Nesting of combinations provides a means of combining operations.

组合式的嵌套提供了一种组合操作的方法。

Definitions that associate names with values provide a limited means of

abstraction.

将名字与值关联起来的定义提供了一种有限的抽象手段。

Now we will learn about

procedure definitions, a much more powerful

abstraction technique by which a compound operation can be given a name and

then referred to as a unit.

现在我们将学习过程定义 (procedure definitions)——一种更为强大的抽象技术，通过它可以给一个复合操作命名，并将其作为一个整体来引用。

We begin by examining how to express the idea of “squaring.” We might say,

“To square something, multiply it by itself.” This is expressed in our

language as

我们从考察如何表达"求平方"这一概念开始。我们可以说："对某个东西求平方，就是将它与自身相乘。"在我们的语言中，这可以表达为

We can understand this in the following way:

我们可以这样来理解这个定义：

We have here a

compound procedure, which has been given the name

square. The procedure represents the operation of multiplying something

by itself. The thing to be multiplied is given a local name, x, which

plays the same role that a pronoun plays in natural language. Evaluating the

definition creates this compound procedure and associates it with the name

square.

The general form of a procedure definition is

这里我们有了一个复合过程 (compound procedure)，它被命名为 square。该过程表示将某个东西与自身相乘的操作。被乘的那个东西有一个局部名字 x，它在这里所起的作用与自然语言中代词的作用相同。对这个定义求值，会创建该复合过程并将其与名字 square 关联起来。过程定义的一般形式为

The ⟨name⟩ is a symbol to be associated with the procedure definition in

the environment. The ⟨formal parameters⟩

are the names used within the body of the procedure to refer to

the corresponding arguments of the procedure.
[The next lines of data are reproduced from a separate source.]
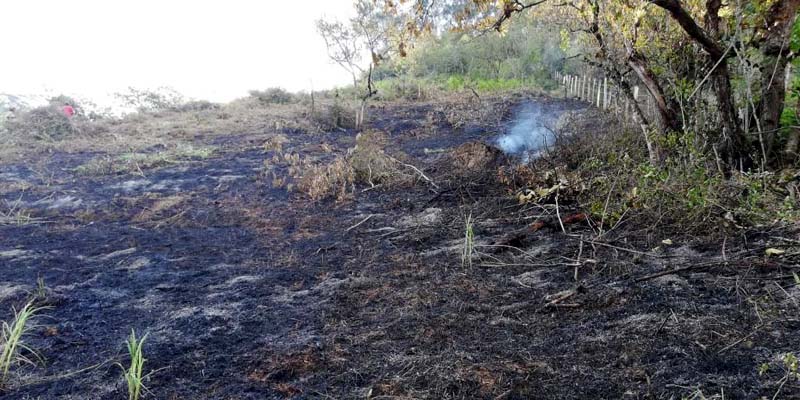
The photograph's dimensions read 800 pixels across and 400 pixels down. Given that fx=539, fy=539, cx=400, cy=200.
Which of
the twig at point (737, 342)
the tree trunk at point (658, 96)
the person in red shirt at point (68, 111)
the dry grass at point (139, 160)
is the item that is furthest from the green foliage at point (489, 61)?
the twig at point (737, 342)

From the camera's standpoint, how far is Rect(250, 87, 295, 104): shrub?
A: 17.4 metres

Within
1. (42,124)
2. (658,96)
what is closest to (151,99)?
(42,124)

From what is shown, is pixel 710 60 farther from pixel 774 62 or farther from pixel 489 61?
pixel 489 61

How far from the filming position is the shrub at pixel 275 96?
17375 millimetres

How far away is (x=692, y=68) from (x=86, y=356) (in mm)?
5358

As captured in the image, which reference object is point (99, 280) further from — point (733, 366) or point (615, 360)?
point (733, 366)

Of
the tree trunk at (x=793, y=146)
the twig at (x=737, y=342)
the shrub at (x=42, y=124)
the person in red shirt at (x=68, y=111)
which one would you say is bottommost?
the twig at (x=737, y=342)

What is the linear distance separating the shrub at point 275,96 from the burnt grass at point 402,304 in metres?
11.6

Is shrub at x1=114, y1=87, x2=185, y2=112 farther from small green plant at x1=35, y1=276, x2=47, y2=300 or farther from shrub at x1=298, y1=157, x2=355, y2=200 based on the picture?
small green plant at x1=35, y1=276, x2=47, y2=300

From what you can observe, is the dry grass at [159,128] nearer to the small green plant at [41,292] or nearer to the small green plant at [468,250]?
the small green plant at [41,292]

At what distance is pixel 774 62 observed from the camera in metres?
4.40

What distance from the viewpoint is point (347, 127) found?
42.3 feet

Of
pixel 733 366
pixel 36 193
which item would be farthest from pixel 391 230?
pixel 36 193

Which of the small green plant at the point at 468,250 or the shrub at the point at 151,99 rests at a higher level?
the shrub at the point at 151,99
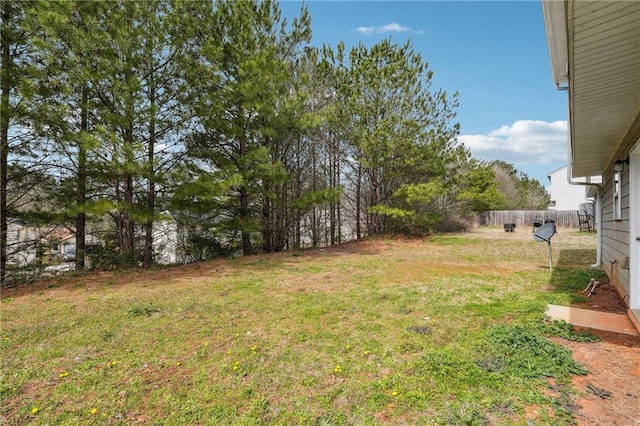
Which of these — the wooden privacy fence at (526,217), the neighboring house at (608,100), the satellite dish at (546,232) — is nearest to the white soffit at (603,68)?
the neighboring house at (608,100)

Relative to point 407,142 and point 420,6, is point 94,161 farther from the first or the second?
point 407,142

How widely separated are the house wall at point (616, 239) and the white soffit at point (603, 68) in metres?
0.89

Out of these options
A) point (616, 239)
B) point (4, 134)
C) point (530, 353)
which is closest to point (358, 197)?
point (616, 239)

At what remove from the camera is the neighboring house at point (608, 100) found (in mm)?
1782

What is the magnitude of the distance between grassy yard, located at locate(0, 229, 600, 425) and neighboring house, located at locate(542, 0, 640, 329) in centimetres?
105

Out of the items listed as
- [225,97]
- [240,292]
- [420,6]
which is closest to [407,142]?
[420,6]

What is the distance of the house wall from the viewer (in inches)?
164

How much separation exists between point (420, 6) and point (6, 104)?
26.7ft

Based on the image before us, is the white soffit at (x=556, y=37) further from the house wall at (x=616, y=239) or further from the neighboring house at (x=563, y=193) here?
the neighboring house at (x=563, y=193)

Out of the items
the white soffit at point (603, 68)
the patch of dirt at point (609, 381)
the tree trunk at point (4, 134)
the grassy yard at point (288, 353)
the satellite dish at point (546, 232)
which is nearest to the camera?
the white soffit at point (603, 68)

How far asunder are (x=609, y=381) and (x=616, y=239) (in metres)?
3.75

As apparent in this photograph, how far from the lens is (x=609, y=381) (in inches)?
90.3

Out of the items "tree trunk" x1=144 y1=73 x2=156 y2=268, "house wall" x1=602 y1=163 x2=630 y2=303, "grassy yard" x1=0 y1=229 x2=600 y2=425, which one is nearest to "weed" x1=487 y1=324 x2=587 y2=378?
"grassy yard" x1=0 y1=229 x2=600 y2=425

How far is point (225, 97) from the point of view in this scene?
8344 mm
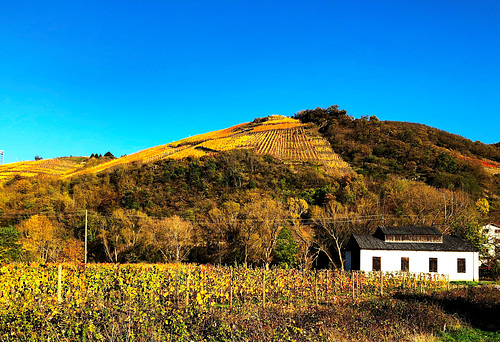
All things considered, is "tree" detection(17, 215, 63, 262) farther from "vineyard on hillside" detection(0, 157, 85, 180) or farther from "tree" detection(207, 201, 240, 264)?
"vineyard on hillside" detection(0, 157, 85, 180)

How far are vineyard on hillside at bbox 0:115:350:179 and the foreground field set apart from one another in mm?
55177

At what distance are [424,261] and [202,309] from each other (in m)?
28.4

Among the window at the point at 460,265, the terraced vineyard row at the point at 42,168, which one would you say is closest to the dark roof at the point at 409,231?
the window at the point at 460,265

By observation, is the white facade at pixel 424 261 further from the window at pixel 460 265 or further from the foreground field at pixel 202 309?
the foreground field at pixel 202 309

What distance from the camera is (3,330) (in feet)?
30.5

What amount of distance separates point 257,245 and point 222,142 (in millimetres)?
64698

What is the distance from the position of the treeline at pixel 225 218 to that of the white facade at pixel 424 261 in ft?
17.0

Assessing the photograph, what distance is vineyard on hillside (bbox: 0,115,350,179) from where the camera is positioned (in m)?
84.4

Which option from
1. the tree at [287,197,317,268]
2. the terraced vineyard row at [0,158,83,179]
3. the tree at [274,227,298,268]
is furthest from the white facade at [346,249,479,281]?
the terraced vineyard row at [0,158,83,179]

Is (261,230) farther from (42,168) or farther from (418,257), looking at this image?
(42,168)

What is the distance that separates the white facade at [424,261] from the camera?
33500 millimetres

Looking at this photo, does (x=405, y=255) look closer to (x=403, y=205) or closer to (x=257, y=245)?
(x=257, y=245)

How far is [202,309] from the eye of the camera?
1062cm

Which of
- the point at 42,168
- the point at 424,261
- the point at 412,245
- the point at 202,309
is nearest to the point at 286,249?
the point at 412,245
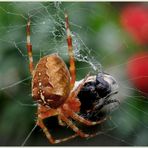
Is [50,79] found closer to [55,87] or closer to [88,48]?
[55,87]

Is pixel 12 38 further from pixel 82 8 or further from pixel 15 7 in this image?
pixel 82 8

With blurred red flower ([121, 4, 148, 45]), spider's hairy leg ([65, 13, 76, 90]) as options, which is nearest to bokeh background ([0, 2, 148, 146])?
blurred red flower ([121, 4, 148, 45])

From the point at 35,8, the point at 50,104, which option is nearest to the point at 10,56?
the point at 35,8

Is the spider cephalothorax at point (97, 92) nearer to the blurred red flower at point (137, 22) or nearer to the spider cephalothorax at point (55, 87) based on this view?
the spider cephalothorax at point (55, 87)

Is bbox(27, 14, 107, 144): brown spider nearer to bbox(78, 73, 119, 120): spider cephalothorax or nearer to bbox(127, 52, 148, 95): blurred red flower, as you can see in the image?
bbox(78, 73, 119, 120): spider cephalothorax

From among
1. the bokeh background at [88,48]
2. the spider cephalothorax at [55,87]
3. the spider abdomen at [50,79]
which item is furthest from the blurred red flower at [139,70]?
the spider abdomen at [50,79]
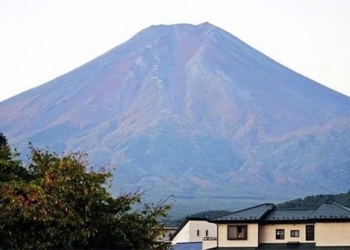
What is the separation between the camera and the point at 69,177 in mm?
20250

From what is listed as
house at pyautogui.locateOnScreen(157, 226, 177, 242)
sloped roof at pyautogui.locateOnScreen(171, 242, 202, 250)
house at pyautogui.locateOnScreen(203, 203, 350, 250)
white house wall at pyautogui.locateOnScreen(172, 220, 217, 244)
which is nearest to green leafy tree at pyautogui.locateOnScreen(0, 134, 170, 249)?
house at pyautogui.locateOnScreen(157, 226, 177, 242)

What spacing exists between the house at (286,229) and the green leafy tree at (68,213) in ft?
59.1

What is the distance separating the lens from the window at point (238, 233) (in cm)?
4069

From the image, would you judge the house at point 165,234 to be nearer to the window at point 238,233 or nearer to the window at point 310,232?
the window at point 238,233

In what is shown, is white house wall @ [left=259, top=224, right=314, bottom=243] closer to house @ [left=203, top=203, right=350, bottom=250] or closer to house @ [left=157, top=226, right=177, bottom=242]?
house @ [left=203, top=203, right=350, bottom=250]

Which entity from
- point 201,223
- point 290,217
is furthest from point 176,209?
point 290,217

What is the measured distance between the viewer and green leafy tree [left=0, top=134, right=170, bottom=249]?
760 inches

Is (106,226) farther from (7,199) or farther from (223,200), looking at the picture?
(223,200)

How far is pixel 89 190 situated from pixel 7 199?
1.36 m

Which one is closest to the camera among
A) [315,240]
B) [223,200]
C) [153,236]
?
[153,236]

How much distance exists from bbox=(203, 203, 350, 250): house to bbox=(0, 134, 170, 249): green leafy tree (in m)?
18.0

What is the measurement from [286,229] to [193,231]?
46.3 ft

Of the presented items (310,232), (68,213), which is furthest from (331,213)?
(68,213)

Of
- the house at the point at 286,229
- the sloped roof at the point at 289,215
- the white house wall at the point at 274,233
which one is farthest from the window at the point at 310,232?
the sloped roof at the point at 289,215
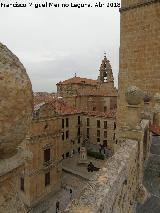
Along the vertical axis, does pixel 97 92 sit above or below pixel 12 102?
above

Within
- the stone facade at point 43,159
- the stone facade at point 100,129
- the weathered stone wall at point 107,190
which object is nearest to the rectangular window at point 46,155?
the stone facade at point 43,159

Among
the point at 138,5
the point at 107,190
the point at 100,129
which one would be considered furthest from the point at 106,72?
the point at 107,190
The ⟨body⟩ is an

expression that will yield the value of the procedure application when the

formal parameters are replaced by the actual arguments to which the procedure

is applied. The ⟨name⟩ and

the ⟨formal parameters⟩ are grouped within parentheses, just as they

would be in an actual call to the procedure being defined.

Having defined square, we can now use it:

其中，⟨name⟩ 是一个符号，将在环境中与该过程定义关联；⟨formal parameters⟩ 是在过程体中使用的名字，用于指代过程的相应实际参数；⟨body⟩ 是一个表达式，当形式参数被过程所接受的实际参数替换后，它将产生过程应用的值。⟨name⟩ 和 ⟨formal parameters⟩ 被括号括在一起，就像实际调用被定义的过程时那样。定义了 square 之后，我们就可以使用它了：

We can also use square as a building block in defining other procedures.

For example, x

2

我们也可以将 square 用作定义其他过程的构建块。例如，x²

+

y

2 can be expressed as

y² 可以表达为

We can easily define a procedure sum-of-squares that, given any two

numbers as arguments, produces the sum of their squares:

我们可以很容易地定义一个过程 sum-of-squares，它以任意两个数为参数，求出它们的平方和：

Now we can use sum-of-squares as a building block in constructing

further procedures:

现在我们可以将 sum-of-squares 用作构建更多过程的构建块：

Compound procedures are used in exactly the same way as primitive procedures.

Indeed, one could not tell by looking at the definition of

sum-of-squares given above whether square was built into the

interpreter, like + and *, or defined as a compound procedure.

复合过程的使用方式与基本过程完全相同。事实上，仅凭上面 sum-of-squares 的定义，是无法判断 square 究竟是像 + 和 * 那样内置于解释器中，还是被定义为一个复合过程的。